Task description |
Update the "Doctor Doctor" passage from "The big question" to "to work out.", replacing "baby boomers" with "parents".

Passage shown |
Doctor Doctor
We were all teenagers once. I am saying that feeling fairly safe in the knowledge that no under 13s are reading this. If you are there well thanks for being here and I assure you soon you will have the joy of the teenage years.
One of the joys of having a teenager or two in your house is that you can indulge in some cross pollination of culture. You might try to introduce the teenagers to some of the works of your teenage or formative years. Perhaps Apocalypse Now, Bowie, Cormac McCarthy, Peter Temple, Led Zeppelin, Nick Drake, XTC, The Sopranos and The West Wing, Lantana or The Castle.
Of course this introduction is not always successful and this is an exchange of ideas so you have to get some stuff back and of course you might not like it a lot of it. In return the teenagers might not give the genius of Bowie the praise that you believe it clearly warrants. If the teenager is your daughter you might find it even harder to find common ground.
This brings me to Grey’s Anatomy. When she is at home my daughter loves Grey’s Anatomy and binge watches it in the evenings. A cultural phenomenon, Grey’s Anatomy is seventeen seasons old and still going strong, rates consistently well, wins all the obvious industry awards and is course the latest iteration of one of the staples of TV, the drama set in a hospital. Grey's Anatomy follows the lives of the doctors at the fictional Grey-Sloan Memorial Hospital in Seattle. These shows have been around for as long as TV, every country that has a local TV production industry pumps them out. When I was a teenager Australian made Young Doctors and a bit later A Country Practice ruled the airwaves.
Last night I even sat down and watched two episodes of series seven back to back and quite enjoyed it. There I have said it.
Naturally these shows have been parodied [the excellent Scrubs for example] because well they just get a bit too much with all that emoting and nurses uniforms. But Grey’s Anatomy generally nails it and I have come to develop a grudging appreciation of the show. For my money it is not as good as ER, the 90s hospital drama that launched George Clooney’s career [and a few others for that matter] but pretty good nevertheless.
Obviously the production values and acting uniformly strong, the cast are all good looking, the characters and plots broadly agreeable and all the emotional strings are plucked in about the correct ratios. Tense surgery scenes, tragedies, personal dramas and romantic breakups, a little bit of factual substance, the odd shock or two and of course some patients live and some die. The real stars are the scriptwriters who develop situations that are familiar to any drama watcher but still entertaining and plausible on this heavily travelled path. There is clever use of music too. I wouldn’t say I am a total convert but it is a hundred times better than manufactured reality TV like Big Brother and Beauty and the Geeks.
It does make me wonder though. These human dramas seem to work best when the cast is doing a job that is very strongly linked to community service. Hence in order of popularity we have hospitals, then police stations and legal offices. Ricky Gervais’s masterpiece The Office could only ever have been a comedy and a very particular one. Even though all the humans in his fictional paper merchant company have the same emotions and personal life events as doctors, somehow it just would not work. The drama of the operating room will always beat a sales office on an industrial state. Maybe too it is because these settings are also foreign to most of us hence why the settings of schools or universities don’t seem as popular.
By the way my daughter isn’t that interested that I like her TV show too. I guess that like when I was a teenager if your parents really liked something you loved then maybe something was wrong. I can still remember a strange delight as I looked at the puzzled and slightly worried faces of my mum and dad as they watched part of an episode of Monty Python’s Flying Circus before leaving the room. Fun in itself.
The big question is why do we baby boomers insist on ramming our pop culture favorites down the throats of the next generations? That, I am still trying to work out.

Dataset entries

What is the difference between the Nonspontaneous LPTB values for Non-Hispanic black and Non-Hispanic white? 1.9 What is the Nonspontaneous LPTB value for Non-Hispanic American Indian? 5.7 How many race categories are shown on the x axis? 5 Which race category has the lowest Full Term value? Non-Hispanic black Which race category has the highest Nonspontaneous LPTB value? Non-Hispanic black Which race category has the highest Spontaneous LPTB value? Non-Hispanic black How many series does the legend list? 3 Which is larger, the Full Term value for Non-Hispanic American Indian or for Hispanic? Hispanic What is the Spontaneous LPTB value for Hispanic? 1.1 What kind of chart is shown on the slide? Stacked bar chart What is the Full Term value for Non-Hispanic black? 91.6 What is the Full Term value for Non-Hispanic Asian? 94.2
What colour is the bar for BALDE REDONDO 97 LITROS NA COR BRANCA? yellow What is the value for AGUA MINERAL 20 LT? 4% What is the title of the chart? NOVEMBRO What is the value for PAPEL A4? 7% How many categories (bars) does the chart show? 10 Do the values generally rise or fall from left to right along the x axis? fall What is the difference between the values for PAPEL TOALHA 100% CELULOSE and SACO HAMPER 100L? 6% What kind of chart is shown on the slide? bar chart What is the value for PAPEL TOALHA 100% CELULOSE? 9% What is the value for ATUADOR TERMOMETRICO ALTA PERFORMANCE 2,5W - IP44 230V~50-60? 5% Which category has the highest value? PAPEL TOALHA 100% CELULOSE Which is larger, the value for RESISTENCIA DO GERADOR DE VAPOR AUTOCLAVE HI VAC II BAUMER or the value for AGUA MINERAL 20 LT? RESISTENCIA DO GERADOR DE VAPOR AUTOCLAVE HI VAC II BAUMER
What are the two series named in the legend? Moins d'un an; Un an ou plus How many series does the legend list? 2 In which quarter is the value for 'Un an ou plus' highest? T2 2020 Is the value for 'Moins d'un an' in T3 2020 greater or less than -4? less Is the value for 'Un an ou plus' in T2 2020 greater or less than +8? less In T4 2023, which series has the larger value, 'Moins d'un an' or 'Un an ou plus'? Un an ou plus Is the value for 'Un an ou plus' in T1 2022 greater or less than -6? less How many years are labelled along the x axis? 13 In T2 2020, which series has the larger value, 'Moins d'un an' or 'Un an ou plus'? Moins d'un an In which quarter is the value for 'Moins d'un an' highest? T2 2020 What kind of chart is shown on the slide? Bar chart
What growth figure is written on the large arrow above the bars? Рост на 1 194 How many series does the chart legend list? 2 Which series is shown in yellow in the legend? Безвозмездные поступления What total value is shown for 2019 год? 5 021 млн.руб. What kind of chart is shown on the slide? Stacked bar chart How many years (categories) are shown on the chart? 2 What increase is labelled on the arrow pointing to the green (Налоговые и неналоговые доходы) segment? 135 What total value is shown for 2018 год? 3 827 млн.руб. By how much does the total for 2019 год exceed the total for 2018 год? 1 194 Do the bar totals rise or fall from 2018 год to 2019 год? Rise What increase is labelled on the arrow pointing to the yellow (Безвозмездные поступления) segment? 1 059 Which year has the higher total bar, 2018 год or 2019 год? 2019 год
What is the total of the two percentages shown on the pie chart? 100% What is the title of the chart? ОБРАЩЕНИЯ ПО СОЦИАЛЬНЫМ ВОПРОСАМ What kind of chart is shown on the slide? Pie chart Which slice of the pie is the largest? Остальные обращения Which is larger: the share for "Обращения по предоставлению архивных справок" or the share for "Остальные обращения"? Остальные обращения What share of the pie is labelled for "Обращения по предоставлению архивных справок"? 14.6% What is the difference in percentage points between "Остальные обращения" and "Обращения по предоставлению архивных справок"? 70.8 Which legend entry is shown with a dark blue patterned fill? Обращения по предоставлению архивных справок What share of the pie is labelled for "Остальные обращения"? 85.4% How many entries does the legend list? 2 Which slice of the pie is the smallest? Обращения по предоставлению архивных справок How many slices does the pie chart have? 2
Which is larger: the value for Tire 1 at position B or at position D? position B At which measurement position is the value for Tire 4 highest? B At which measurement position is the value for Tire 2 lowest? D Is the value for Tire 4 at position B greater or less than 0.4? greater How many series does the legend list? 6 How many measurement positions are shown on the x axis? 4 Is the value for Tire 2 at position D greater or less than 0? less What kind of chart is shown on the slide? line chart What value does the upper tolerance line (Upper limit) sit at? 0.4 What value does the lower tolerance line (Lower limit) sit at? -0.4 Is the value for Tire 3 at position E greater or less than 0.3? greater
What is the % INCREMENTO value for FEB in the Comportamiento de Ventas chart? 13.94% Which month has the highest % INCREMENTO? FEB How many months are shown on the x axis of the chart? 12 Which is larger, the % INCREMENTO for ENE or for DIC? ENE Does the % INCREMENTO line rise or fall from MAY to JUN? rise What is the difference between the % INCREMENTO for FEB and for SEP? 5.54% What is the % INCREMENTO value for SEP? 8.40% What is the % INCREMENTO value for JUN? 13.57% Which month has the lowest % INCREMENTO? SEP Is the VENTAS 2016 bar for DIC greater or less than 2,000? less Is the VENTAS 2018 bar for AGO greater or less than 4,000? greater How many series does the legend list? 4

Solution to this task |
The big question is why do we parents insist on ramming our pop culture favorites down the throats of the next generations? That, I am still trying to work out.